Un processus chimique, physique et psychique à la fois s'accomplit dans un cerveau. Un acte compliqué de ce genre se propage dans la substance grise, comme les ondes se propagent dans l'eau. Ce sont là des phénomènes autrement intenses ; leur intensité n'est pas mécanique, elle est plus subtile et plus concentrée. Ce qu'on nomme une idée est un phénomène très localisé. Mais n'oublions pas que, pour faire naître une idée, il a fallu des milliers d'impressions répétées, qui toutes représentent une force. Cette force s'est accumulée, condensée, pour ainsi dire, dans une idée. Vue de son côté physiologique, une idée n'est qu'une vibration, vibration qui se propage, sans pourtant dépasser le milieu où elle peut exister, comme telle. Elle se propage autant que le permettent d'autres vibrations semblables. Elle se propage davantage, si elle prend un caractère que, subjectivement, nous nommons émotif. Une émotion est plus expansive qu'une idée indifférente ; elle peut occuper tout le cerveau au détriment des autres idées, Mais elle ne peut pas aller au delà, sous peine d'être transformée. Néanmoins, comme toute force, elle ne peut rester isolée, comme toute force elle s'échappe, elle s'échappe en déguisement. La science officielle ne lui accorde qu'une seule route les nerfs moteurs. Ce sont les trous d'une lanterne sourde que traversent les rayons lumineux. Seulement la pensée ne rayonne pas comme une flamme, même pas comme la chaleur d'une flamme, qui ne se moque pas mal des parois opaques, infranchissables pour la lumière.
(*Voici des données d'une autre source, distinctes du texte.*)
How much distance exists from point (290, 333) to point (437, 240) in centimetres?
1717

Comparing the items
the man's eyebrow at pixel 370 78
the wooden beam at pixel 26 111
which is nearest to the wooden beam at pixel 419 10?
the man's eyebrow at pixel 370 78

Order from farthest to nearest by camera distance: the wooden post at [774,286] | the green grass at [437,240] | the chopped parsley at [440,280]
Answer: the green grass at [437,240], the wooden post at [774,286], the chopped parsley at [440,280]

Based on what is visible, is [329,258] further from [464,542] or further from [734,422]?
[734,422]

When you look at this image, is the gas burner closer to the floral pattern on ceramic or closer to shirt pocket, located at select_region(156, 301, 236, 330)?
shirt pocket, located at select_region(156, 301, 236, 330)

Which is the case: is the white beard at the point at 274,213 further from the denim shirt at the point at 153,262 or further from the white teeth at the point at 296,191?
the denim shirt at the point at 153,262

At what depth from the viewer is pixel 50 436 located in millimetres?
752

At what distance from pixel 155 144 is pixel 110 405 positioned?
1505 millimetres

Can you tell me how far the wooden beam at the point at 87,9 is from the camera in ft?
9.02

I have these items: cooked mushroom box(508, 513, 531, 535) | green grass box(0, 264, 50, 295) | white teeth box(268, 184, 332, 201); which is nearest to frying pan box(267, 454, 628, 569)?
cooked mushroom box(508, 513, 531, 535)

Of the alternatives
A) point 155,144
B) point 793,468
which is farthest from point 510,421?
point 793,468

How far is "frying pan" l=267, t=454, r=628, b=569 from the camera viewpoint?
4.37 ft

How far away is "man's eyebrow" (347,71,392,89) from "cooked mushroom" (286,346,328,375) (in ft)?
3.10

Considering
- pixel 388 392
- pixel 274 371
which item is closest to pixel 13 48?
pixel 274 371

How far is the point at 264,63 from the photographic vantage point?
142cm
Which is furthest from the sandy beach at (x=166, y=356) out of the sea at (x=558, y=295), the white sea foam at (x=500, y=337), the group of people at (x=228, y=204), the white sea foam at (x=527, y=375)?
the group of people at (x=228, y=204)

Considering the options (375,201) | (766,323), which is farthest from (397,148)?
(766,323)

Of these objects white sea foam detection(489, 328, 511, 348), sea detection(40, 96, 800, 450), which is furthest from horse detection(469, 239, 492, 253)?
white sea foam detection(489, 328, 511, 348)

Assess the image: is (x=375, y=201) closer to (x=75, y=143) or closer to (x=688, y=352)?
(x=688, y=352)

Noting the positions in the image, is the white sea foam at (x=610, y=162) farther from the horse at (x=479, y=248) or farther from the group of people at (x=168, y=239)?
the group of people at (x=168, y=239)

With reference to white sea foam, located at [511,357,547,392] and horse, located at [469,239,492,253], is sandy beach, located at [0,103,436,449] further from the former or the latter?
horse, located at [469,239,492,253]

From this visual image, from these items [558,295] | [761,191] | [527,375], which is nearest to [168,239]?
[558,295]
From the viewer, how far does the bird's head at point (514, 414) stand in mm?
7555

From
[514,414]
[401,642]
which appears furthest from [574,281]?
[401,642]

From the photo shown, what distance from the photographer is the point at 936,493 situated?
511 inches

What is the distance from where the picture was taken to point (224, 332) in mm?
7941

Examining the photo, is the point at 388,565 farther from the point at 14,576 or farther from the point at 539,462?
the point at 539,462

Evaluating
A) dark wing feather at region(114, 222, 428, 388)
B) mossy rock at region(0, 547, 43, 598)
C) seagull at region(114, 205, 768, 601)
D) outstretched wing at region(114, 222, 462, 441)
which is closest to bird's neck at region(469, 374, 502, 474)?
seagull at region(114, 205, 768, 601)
La pensée reste chez elle, comme l'action chimique d'une pile reste dans la pile ; elle se fait représenter au dehors par son corrélatif dynamique, qui s'appelle courant pour les piles et qui s'appelle... je ne sais comment pour le cerveau. En tout cas, c'en est aussi un corrélatif dynamique. Ce dernier n'est pas et ne peut pas être limité aux courants nerveux des fibres moteurs. Il représente toutes les transformations du mouvement cérébral, transformations d'autant plus subtiles et d'autant plus radicales qu'il y a plus de différence entre le milieu anatomique de la pensée et les milieux environnants : corps solides, liquides ou gazeux sans en excepter l'éther, con sidéré comme le quatrième état de la matière et qui, relativement, remplit tout.

Arrêtons-nous là un moment. Nous sommes arrivés à cette conclusion que le mouvement qui correspond à la pensée ne peut pas faire exception dans la nature, et qu'il se transforme aussi en d'autres formes de mouvement, nécessaires, quoique, pour la plupart, inconnues.

Il ne s'opère pas, dit M. de Parville, un déplacement de matières dans la nature morte, un acte volontaire ou inconscient dans la nature vivante, sans qu'il y ait production d'électricité en rapport exact avec l'énergie du travail dépensé. Outre l'électricité, il y a production de la chaleur, il y a production du mouvement mécanique, peut-être de la lumière ; mais mon intention n'est pas de préciser, je crois que nous ne connaissons pas la millième partie des changements moléculaires que peut produire une pensée en plus ou en moins et nous devons nous contenter d'une simple constatation de faits : l'énergie se transmet et se transforme ici comme ailleurs.